- WHAT YOU HAVE TO DO: Please retype the records below exactly, from the first line down to and including the line with "scientific name: Aves".

- PROVIDED DATA:
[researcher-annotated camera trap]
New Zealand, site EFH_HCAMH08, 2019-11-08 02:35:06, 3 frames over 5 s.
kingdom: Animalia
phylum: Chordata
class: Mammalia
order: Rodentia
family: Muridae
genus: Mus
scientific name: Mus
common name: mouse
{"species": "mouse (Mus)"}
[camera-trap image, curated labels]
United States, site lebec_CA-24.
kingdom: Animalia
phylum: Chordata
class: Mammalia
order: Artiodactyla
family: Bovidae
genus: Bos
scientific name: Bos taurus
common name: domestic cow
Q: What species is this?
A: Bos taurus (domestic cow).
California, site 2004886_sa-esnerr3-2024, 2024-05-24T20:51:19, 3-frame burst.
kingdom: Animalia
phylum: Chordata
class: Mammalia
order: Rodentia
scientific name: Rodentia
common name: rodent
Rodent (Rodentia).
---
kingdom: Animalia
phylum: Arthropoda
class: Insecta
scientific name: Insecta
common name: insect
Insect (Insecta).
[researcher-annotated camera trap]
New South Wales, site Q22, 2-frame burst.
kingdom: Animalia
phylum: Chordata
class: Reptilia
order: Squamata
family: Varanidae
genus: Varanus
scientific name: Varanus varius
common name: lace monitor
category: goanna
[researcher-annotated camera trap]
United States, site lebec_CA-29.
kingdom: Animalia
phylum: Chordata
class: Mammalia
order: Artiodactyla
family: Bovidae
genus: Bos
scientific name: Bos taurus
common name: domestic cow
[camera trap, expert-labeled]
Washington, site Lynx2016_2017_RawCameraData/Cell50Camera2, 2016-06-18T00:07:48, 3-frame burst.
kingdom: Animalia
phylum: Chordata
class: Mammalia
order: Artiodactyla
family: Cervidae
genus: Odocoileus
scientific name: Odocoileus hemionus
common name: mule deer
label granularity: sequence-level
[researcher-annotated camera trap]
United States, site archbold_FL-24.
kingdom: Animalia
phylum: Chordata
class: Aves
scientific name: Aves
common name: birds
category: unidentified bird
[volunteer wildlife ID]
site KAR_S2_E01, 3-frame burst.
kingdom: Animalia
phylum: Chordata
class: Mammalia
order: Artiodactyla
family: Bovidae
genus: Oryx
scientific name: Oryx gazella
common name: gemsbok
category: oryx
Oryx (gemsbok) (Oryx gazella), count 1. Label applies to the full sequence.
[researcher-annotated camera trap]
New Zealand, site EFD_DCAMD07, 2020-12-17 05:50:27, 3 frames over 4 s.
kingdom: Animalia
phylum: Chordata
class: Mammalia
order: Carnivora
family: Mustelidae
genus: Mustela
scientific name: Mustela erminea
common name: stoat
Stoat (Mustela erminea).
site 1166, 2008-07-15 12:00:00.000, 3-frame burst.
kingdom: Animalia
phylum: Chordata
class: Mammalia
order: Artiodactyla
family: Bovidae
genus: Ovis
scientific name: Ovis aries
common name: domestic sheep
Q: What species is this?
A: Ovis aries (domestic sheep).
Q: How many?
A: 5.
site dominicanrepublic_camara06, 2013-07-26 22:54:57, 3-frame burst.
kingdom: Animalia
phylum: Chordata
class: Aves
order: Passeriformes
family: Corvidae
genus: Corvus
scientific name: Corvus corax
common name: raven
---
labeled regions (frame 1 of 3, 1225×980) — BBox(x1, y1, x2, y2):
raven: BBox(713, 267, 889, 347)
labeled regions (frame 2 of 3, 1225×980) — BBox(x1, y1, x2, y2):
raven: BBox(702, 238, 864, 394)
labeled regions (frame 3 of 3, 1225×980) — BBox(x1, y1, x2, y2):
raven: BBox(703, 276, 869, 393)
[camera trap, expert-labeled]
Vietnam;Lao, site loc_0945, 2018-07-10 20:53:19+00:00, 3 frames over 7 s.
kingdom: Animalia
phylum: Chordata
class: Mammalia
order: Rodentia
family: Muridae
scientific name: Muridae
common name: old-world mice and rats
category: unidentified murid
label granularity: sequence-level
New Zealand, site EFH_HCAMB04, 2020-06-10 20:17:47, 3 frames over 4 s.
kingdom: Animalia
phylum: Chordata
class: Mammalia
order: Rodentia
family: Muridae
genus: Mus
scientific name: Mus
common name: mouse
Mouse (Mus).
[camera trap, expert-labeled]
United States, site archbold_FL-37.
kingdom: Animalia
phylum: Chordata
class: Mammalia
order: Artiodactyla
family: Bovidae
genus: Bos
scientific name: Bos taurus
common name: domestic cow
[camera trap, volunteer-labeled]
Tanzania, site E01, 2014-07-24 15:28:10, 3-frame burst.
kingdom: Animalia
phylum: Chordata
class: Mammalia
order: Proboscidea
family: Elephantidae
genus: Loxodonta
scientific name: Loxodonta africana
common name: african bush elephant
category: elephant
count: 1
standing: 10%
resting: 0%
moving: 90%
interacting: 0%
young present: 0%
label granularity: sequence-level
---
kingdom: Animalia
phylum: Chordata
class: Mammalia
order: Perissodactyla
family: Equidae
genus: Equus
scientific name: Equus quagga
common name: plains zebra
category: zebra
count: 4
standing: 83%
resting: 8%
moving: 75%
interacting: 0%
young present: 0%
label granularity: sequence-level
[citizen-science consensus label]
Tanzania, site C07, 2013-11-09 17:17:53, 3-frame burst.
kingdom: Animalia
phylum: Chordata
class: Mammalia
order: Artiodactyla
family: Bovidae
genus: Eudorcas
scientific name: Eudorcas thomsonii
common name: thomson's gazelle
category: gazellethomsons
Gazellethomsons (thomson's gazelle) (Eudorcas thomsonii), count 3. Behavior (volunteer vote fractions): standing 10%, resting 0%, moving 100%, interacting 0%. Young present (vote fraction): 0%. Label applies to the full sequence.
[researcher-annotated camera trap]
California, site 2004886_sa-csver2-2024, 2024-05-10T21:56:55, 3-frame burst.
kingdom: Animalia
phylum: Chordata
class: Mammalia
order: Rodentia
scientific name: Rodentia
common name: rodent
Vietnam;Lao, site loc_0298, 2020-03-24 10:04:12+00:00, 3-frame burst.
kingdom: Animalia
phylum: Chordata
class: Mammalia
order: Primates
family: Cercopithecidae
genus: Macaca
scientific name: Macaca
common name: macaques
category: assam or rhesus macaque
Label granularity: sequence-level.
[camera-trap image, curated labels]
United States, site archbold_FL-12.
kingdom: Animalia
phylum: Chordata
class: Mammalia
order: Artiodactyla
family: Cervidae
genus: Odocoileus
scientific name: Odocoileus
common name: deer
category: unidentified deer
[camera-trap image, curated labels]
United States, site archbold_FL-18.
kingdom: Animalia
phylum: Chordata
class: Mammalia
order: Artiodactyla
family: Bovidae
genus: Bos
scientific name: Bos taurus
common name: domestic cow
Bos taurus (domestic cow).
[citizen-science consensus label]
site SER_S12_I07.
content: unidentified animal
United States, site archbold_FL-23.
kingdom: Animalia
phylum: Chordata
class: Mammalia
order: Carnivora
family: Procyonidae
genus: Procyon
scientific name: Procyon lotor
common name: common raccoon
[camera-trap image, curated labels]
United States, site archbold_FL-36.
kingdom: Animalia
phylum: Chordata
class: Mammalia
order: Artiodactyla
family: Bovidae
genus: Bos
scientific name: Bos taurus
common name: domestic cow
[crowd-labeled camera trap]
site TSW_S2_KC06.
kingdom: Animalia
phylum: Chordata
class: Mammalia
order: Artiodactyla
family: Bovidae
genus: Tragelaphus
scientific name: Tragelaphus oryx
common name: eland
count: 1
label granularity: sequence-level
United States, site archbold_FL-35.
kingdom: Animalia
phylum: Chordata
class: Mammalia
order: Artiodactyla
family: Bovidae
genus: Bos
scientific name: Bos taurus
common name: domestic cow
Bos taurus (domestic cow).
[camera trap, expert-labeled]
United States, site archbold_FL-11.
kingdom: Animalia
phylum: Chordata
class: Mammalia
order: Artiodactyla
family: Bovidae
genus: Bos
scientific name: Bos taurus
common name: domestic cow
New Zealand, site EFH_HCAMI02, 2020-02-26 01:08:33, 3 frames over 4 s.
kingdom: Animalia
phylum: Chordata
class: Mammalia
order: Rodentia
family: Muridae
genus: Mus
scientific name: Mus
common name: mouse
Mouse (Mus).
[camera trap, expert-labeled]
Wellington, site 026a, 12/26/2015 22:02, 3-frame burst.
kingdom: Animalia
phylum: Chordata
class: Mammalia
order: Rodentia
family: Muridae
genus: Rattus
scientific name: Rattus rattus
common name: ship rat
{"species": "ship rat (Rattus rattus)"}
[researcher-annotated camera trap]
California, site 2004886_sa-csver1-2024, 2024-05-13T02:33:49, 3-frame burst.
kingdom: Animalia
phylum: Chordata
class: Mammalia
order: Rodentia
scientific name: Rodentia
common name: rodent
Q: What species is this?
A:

- OUTPUT OF THE EXERCISE:
[researcher-annotated camera trap]
New Zealand, site EFH_HCAMH08, 2019-11-08 02:35:06, 3 frames over 5 s.
kingdom: Animalia
phylum: Chordata
class: Mammalia
order: Rodentia
family: Muridae
genus: Mus
scientific name: Mus
common name: mouse
{"species": "mouse (Mus)"}
[camera-trap image, curated labels]
United States, site lebec_CA-24.
kingdom: Animalia
phylum: Chordata
class: Mammalia
order: Artiodactyla
family: Bovidae
genus: Bos
scientific name: Bos taurus
common name: domestic cow
Q: What species is this?
A: Bos taurus (domestic cow).
California, site 2004886_sa-esnerr3-2024, 2024-05-24T20:51:19, 3-frame burst.
kingdom: Animalia
phylum: Chordata
class: Mammalia
order: Rodentia
scientific name: Rodentia
common name: rodent
Rodent (Rodentia).
---
kingdom: Animalia
phylum: Arthropoda
class: Insecta
scientific name: Insecta
common name: insect
Insect (Insecta).
[researcher-annotated camera trap]
New South Wales, site Q22, 2-frame burst.
kingdom: Animalia
phylum: Chordata
class: Reptilia
order: Squamata
family: Varanidae
genus: Varanus
scientific name: Varanus varius
common name: lace monitor
category: goanna
[researcher-annotated camera trap]
United States, site lebec_CA-29.
kingdom: Animalia
phylum: Chordata
class: Mammalia
order: Artiodactyla
family: Bovidae
genus: Bos
scientific name: Bos taurus
common name: domestic cow
[camera trap, expert-labeled]
Washington, site Lynx2016_2017_RawCameraData/Cell50Camera2, 2016-06-18T00:07:48, 3-frame burst.
kingdom: Animalia
phylum: Chordata
class: Mammalia
order: Artiodactyla
family: Cervidae
genus: Odocoileus
scientific name: Odocoileus hemionus
common name: mule deer
label granularity: sequence-level
[researcher-annotated camera trap]
United States, site archbold_FL-24.
kingdom: Animalia
phylum: Chordata
class: Aves
scientific name: Aves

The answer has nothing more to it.